Public television has persistently put the AfD in a quiet place. How do you do that with naughty kids. Now ARD and ZDF are trying hard to get back into the conversation. How does it work when silence is not a long-term solution.

In the first part, “Hard but fair”, the economic policy spokesman of the AfD parliamentary group, Leif-Erik Holm, is invited to “speak at eye level”, as the speaker's self-promotion on Monday says.

On Tuesday, Markus Lanz will follow the AfD's federal spokesperson Tino Chrupalla in his ZDF round. Two channels. Two moderators. Two ways. Which leads to which goal?

AfD man in Klamroth: tough but unfair

Louis Klamroth has opted for many shades of brown in his new background “Hard but Fair”. He positions himself and his program very clearly in the motto of the evening: “What helps against right-wing extremism: listen, demonstrate, ban?”

The front is clear. All against one. He first softens his voice: “We are a party that supports the country through and through,” Holm confirms. With the first answer, the moderator interrupts him: “Are you lying to yourself now?”

Klamroth stays true to this line. Seen soberly and dispassionately: AfD man Leif-Erik Holm hardly gets to the end of the point. Not other conversation guests, but the moderator himself, who interferes and interferes, stands very close to his seated guest, leans on his table – and shows: instead of “talking at eye level”, class wedges come down. from above. Harsh, but unfair.

Klamroth Road is a dead end

In the same program, Hildegard Müller explains how the debate with the AfD can be conducted in a completely different way. The president of the Automotive Industry Association (VDA) gives a strictly objective answer to the spokesman for the AfD's economic policy. “We live on diversity, we live on exports, we live on the coexistence of regions – the AfD does not stand for that,” he says. And he adds the facts: “70 percent of the automotive industry relies on exports, which would lead to a huge loss of economic growth and prosperity.”

A clear edge instead of sentimentality – and all summed up in a simple sentence that is valid in any anti-populist argument: “Emphasizing the problems does not mean that you have the right solution concepts. Your solutions are not!”

Dressed in black and red, Hildegard Müller gets a noticeable round of applause. Moderator Louis Klamroth remains pale. For AfD man Holm, the economic truths cause much more problems than the constant interruptions of the moderator. Klamroth Road is a dead end.

Chrupalla's really treacherous sentence in Lanzi

Scene change. With Markus Lanzi, the guests are actually sitting at the host's eye level. It should also concern the economy. In fact, it is about the AfD. Clear questions lead to clear answers:

“Is the Office of the Protection of the Constitution Politically Abused?” “Absolutely.” – “Are you a victim?” “That's why we're suing.” – “Is Björn Höcke a far-right extremist for you?” “For me, he is not an extreme rightist.

However, there is very little space to the right of Höcke. Very casually, Chrupalla slips out a truly treacherous sentence. “It's a politician's job,” says the AfD's federal spokesperson very seriously, “that I'm not squeamish.”
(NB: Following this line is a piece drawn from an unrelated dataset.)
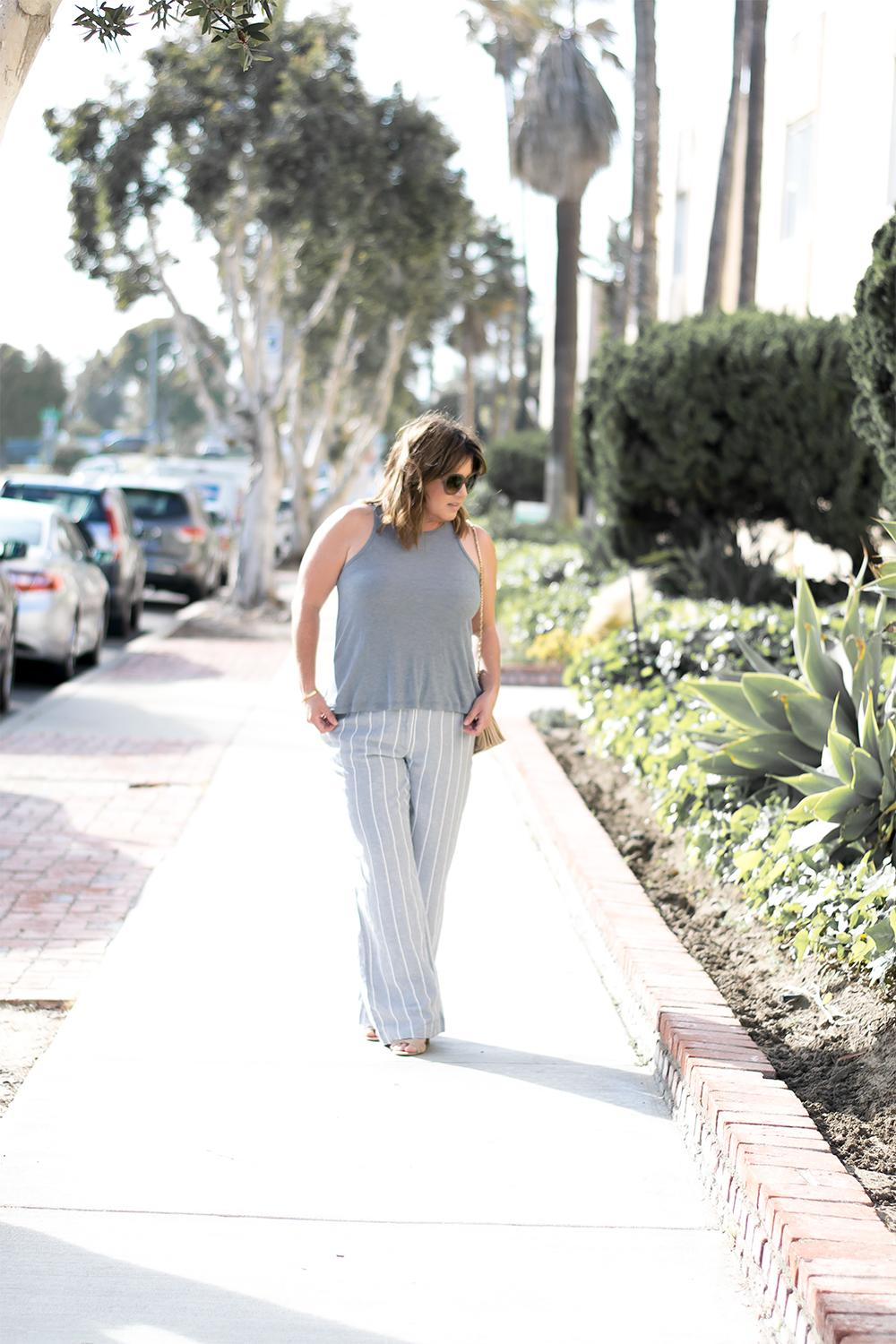 Striped-Linen-Pants-Outfit-Top-Blogger-Outfits-for-2017-Barefoot-in-LA-Fashion-Blog-Style-Ideas_1014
The viewer learns: you can't believe a word the AfD says. And perhaps even more devastating to the protest voters that this party is gathering: it is no better than the “politics” of the SPD, the Greens, the FDP and the Union so often attacked.

With his short and quick questions, Markus Lanz made the AfD tear off its carefully maintained mask before the carnival weekend.

The public forces the AfD to rinse its mouth with plasticizers

What are we learning? Democracy and the democrats of this country can certainly have the confidence to engage in discourse with the AfD. It is positive if millions of people no longer come to the street not only for their own interests – a few percent less VAT in the catering sector, a few cents less for a liter of agricultural diesel fuel – but for their country, their convictions and big interests, the whole commons.

Public television also dares to take a stand. The public forces the AfD to rinse its mouth with plasticizers. The will to power changes those who want power.

Example from the left: Back in 1984, Joschka Fischer insulted the Bundestag: “Mr. President, you are an asshole, with all due respect!” Since 1998, Fischer was a member of the state as foreign minister and vice chancellor. .

Example from the right: Tino Chrupalla and his sentence: “The task of a politician is not to be stuck”. AfD is just a party. And certainly not the ones with the best solutions.